→ **TESTO FORNITO**

● ● ● ●

Assistenza Domiciliare Integrata

L’Assistenza Domiciliare Integrata, consiste in un insieme di prestazioni socio-sanitarie rese a domicilio del paziente e rapportate alle sue particolari esigenze e vuole rappresentare un sistema di organizzazione di risposte adeguate e coordinate di prevenzione, cura e riabilitazione, finalizzate ad elevare la qualità della vita delle persone assistite, ad evitare il fenomeno del loro isolamento e della loro emarginazione sociale, a contrastare il fenomeno del ricorso improprio alla ospedalizzazione.

Soggetti destinatari del Servizio

In relazione al grado di non autosufficienza i soggetti destinatari degli interventi di Assistenza Domiciliare Integrata sono utenti residenti nel Distretto Socio Sanitario RMF2 in possesso delle seguenti caratteristiche:

  • soggetti totalmente e permanentemente non autosufficienti e cioè soggetti incapaci di provvedere a sé stessi (per età avanzata o per invalidità o malattia, eventualmente congiunte a solitudine, abbandono, indigenza) se non con l’aiuto totale, continuo e permanente di altre persone. La non autosufficienza può riguardare coloro che sono in grado di manifestare le proprie esigenze ma non di soddisfarle e coloro che non sono nemmeno in grado di manifestarle;
  • soggetti temporaneamente non autosufficienti e cioè soggetti che versano in uno stato di temporanea, totale o parziale perdita di abilità fisica o psichica, che, per recuperare in parte o del tutto la loro funzionalità, hanno bisogno di assistenza riabilitativa, intensiva e/o di assistenza medico-infermieristica specifica e/o di assistenza psico-sociale;
  • soggetti parzialmente e permanentemente non autosufficienti e cioè soggetti (quali ciechi, sordi, handicappati fisici, insufficienti mentali, persone che necessitano di una carrozzella per spostarsi, ecc.) che non soffrano di situazioni patologiche che compromettano del tutto il livello di autosufficienza. Ai fini dell’assistenza domiciliare integrata la parziale non autosufficienza deve comunque comportare l’effettiva impossibilità di usufruire autonomamente dei servizi offerti dal servizio sanitario regionale (personalmente o con l’aiuto di altre persone);
  • soggetti che, in relazione alla situazione socio-economica e/o alle condizioni personali o allo stile di vita, sono particolarmente esposti a rischio di non autosufficienza.

● ● ● ●

→ **MATERIALE MOSTRATO**
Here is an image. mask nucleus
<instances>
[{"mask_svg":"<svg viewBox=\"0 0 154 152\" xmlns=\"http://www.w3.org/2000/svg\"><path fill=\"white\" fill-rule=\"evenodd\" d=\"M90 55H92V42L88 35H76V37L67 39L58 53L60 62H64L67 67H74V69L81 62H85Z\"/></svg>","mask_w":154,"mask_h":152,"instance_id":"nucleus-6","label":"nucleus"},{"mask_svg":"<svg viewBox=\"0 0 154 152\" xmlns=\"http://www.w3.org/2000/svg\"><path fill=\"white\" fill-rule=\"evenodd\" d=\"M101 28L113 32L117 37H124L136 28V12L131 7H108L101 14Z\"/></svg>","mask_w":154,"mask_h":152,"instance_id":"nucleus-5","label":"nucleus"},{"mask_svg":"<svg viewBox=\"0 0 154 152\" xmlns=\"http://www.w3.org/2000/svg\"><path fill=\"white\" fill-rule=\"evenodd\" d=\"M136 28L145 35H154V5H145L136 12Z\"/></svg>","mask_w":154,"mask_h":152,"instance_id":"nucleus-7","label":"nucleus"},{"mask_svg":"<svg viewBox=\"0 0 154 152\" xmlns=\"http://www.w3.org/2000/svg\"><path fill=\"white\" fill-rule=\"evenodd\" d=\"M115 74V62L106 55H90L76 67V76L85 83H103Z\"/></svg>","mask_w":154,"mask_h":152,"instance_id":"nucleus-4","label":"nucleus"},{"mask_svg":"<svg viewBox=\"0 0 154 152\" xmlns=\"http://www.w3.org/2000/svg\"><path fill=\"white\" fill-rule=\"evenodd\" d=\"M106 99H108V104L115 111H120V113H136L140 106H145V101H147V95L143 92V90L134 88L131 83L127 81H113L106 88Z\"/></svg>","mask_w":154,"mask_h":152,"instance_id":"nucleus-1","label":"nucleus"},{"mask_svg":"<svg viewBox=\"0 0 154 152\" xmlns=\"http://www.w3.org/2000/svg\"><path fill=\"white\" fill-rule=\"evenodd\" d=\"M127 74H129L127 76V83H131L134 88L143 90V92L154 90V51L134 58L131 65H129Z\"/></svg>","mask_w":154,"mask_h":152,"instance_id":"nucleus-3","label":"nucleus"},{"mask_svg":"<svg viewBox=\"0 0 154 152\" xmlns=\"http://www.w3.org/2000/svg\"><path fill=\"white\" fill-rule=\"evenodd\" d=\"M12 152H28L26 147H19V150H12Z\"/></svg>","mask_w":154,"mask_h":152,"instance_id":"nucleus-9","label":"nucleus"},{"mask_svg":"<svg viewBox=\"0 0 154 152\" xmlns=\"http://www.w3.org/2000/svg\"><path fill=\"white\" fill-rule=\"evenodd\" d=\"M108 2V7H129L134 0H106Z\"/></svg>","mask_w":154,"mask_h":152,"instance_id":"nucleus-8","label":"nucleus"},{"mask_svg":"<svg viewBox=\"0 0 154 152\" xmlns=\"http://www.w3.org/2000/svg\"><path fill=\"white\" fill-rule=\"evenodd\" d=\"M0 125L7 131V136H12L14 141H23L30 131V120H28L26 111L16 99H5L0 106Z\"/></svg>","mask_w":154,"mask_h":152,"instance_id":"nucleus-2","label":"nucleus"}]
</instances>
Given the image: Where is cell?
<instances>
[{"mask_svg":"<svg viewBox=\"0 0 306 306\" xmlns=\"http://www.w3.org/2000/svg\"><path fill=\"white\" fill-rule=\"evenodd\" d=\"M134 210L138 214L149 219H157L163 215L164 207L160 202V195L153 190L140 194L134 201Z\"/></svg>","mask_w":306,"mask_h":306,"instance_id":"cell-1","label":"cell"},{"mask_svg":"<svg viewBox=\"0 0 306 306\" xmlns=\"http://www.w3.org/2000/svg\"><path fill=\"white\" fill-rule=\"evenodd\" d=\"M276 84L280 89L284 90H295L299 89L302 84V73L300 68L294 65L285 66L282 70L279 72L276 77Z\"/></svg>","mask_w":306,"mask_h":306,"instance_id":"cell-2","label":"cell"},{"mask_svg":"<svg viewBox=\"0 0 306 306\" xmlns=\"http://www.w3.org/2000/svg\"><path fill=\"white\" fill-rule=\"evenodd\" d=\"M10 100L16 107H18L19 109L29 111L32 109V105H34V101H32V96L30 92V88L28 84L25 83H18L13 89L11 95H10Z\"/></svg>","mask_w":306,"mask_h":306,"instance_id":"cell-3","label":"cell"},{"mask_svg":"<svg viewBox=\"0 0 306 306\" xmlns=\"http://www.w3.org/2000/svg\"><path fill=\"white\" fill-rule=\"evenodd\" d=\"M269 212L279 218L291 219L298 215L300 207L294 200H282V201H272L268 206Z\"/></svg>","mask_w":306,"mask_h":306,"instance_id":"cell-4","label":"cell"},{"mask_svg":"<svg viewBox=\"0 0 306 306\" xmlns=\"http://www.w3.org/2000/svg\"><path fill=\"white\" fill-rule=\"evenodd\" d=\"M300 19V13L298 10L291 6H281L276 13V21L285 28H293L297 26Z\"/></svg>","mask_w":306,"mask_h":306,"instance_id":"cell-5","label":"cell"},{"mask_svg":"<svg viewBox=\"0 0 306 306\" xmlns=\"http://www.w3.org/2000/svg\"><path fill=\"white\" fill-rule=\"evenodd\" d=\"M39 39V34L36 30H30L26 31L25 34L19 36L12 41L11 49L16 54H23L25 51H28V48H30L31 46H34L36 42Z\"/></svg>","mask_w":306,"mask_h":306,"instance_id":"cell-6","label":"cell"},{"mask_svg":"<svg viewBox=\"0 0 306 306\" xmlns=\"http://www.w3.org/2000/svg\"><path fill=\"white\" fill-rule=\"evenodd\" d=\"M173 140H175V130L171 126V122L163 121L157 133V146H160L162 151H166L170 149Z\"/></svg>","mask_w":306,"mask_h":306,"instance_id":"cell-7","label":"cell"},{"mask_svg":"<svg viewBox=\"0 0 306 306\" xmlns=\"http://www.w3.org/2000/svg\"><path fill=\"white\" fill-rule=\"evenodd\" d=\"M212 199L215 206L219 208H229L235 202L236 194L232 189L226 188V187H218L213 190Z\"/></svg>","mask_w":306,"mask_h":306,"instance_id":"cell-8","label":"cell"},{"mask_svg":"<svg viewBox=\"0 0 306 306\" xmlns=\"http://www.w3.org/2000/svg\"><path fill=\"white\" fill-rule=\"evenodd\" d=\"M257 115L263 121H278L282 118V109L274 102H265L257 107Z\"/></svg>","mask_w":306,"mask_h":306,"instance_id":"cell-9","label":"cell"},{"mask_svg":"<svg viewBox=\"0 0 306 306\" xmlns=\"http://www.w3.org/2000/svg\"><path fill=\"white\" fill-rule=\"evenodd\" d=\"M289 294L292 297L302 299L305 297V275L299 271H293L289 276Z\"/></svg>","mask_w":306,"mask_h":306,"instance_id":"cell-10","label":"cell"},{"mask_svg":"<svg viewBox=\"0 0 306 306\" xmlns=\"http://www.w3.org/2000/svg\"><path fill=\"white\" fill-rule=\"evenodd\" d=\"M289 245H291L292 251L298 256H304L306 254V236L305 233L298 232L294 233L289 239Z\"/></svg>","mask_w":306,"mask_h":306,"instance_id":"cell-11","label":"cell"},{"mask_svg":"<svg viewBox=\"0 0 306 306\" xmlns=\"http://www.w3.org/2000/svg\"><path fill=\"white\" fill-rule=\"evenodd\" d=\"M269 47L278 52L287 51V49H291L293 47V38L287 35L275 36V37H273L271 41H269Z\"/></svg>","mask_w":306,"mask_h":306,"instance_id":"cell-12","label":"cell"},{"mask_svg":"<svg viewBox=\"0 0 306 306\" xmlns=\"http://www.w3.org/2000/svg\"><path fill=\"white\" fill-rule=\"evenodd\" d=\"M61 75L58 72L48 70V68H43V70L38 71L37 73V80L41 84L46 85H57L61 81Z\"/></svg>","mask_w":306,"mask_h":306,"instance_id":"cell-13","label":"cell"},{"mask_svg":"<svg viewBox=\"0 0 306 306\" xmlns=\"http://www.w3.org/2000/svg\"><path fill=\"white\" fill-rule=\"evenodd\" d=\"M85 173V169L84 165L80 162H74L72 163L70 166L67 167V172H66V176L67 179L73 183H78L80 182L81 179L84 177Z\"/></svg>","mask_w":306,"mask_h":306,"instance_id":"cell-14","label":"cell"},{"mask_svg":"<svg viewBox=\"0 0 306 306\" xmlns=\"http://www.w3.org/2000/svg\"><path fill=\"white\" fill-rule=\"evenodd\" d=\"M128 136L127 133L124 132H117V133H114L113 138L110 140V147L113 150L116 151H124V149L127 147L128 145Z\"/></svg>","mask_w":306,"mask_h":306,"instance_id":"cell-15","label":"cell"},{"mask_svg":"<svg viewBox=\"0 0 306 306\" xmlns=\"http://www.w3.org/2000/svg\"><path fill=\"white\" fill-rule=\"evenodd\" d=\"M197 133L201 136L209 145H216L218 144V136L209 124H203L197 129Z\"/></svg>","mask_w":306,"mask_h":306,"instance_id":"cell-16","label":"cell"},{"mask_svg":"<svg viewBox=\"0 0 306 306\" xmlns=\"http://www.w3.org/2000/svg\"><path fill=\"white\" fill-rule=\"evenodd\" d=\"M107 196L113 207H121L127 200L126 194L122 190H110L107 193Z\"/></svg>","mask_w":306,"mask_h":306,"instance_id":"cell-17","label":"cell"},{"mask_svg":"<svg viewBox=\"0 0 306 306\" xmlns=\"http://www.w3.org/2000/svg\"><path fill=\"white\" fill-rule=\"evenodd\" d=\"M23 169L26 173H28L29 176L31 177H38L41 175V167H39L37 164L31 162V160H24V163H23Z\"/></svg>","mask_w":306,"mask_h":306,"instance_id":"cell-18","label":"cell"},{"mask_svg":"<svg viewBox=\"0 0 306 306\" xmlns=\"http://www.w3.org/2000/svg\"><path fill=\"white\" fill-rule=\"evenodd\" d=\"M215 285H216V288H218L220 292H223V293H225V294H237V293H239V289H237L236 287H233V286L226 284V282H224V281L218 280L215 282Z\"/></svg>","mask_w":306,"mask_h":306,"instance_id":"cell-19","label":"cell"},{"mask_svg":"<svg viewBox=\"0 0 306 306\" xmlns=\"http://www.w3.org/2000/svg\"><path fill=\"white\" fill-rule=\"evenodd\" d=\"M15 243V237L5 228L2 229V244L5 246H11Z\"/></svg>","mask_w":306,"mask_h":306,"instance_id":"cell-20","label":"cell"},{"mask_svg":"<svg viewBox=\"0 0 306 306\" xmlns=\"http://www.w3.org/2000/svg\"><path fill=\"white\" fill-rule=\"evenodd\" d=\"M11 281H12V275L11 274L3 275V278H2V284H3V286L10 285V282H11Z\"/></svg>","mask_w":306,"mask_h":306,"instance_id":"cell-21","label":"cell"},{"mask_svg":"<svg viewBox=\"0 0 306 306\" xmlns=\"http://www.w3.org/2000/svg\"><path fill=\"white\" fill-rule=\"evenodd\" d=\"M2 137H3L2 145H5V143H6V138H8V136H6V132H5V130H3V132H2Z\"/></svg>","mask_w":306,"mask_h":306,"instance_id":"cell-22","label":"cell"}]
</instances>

● ● ● ●

→ **COMPITO 1**
Nel testo sull'Assistenza Domiciliare Integrata, in quale distretto devono risiedere gli utenti destinatari degli interventi?
→ **COMPITO 2**
Trascrivi il testo sull'Assistenza Domiciliare Integrata cominciando dalle parole "L’Assistenza Domiciliare Integrata, consiste" e fermandoti dopo "improprio alla ospedalizzazione.".
I record non hanno alcun legame con il testo.

→ **RISPOSTA 1**
Nel Distretto Socio Sanitario RMF2.

→ **RISPOSTA 2**
L’Assistenza Domiciliare Integrata, consiste in un insieme di prestazioni socio-sanitarie rese a domicilio del paziente e rapportate alle sue particolari esigenze e vuole rappresentare un sistema di organizzazione di risposte adeguate e coordinate di prevenzione, cura e riabilitazione, finalizzate ad elevare la qualità della vita delle persone assistite, ad evitare il fenomeno del loro isolamento e della loro emarginazione sociale, a contrastare il fenomeno del ricorso improprio alla ospedalizzazione.